_Exercise text:_
◇ ◇ ◇ ◇ ◇ ◇ ◇

A Stone for Danny Fisher
- First edition
- Author: Harold Robbins
- Language: English
- Publisher: Alfred A. Knopf
- Publication date: 1952
- Publication place: United States
- Media type: Print (Hardback & Paperback)
- Pages: 317 pp (hardback edition)
- OCLC: 163578242
- Dewey Decimal: 813/.54 22
- LC Class: PS3568.O224 S698 2007

= A Stone for Danny Fisher =

1952 novel by Harold Robbins

A Stone For Danny Fisher is a serious early novel by Harold Robbins that looks at the effect of the Great Depression on a lower-middle class Jewish family. Written in 1952, it is set in the period up to 1944.

==Plot summary==
In the mid-1920s, a young Danny Fisher and his family move into a house in East Flatbush, Brooklyn. Within a few years, however, the Great Depression begins and Danny must use his one talent, boxing, as a means of supporting his family.

◇ ◇ ◇ ◇ ◇ ◇ ◇

_Information supplied:_
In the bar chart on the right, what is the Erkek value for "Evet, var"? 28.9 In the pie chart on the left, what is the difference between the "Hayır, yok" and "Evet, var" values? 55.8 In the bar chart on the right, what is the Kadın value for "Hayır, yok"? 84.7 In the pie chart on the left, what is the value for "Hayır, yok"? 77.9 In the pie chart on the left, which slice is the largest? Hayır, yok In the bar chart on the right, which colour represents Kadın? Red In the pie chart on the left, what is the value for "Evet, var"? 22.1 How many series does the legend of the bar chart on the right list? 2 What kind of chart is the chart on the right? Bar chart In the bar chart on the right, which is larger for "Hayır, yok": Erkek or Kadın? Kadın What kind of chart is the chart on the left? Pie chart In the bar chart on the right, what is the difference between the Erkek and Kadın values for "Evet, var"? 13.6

◇ ◇ ◇ ◇ ◇ ◇ ◇

_Problems to work on:_
a – Reproduce everything in the A Stone for Danny Fisher article from "1952 novel by" down to "up to 1944.", word for word.
b – Pick up the A Stone for Danny Fisher article after its final sentence and carry it forward.

_Task responses:_
a –
1952 novel by Harold Robbins

A Stone For Danny Fisher is a serious early novel by Harold Robbins that looks at the effect of the Great Depression on a lower-middle class Jewish family. Written in 1952, it is set in the period up to 1944.

b –
After a few years, the Fishers have lost their house and are living in a cramped apartment in the city. Danny continues to box, much against his father's wish, and dates a young Italian Catholic woman, Nellie Petito, much to the chagrin of his mother. Danny's boxing skills attract the attention of hoodlums, and he is offered a large sum of money to lose the Golden Gloves championship, a fight he could win easily and which would bring him professional fame as well as, he hopes, his father's acceptance.

Danny accepts the bribe but beats his opponent. After going on the run for two years in Coney Island, he returns to marry his sweetheart. Their early married life is marred by the death of their first-born child Vicky, in poverty.

Danny seeks out his former manager and goes into business with him as a black marketeer. Such activity brings him into contact with the very criminals he previously cheated.

The story concludes with Danny's death in counterpoint to arrival of new life.

The title is taken from the Jewish tradition of leaving a stone on the headstone when visiting a grave.

==Film adaptation==
The novel was loosely adapted by Herbert Baker and Michael V. Gazzo into the 1958 movie King Creole, starring Elvis Presley, co-starring Walter Matthau and Carolyn Jones, and directed by Michael Curtiz.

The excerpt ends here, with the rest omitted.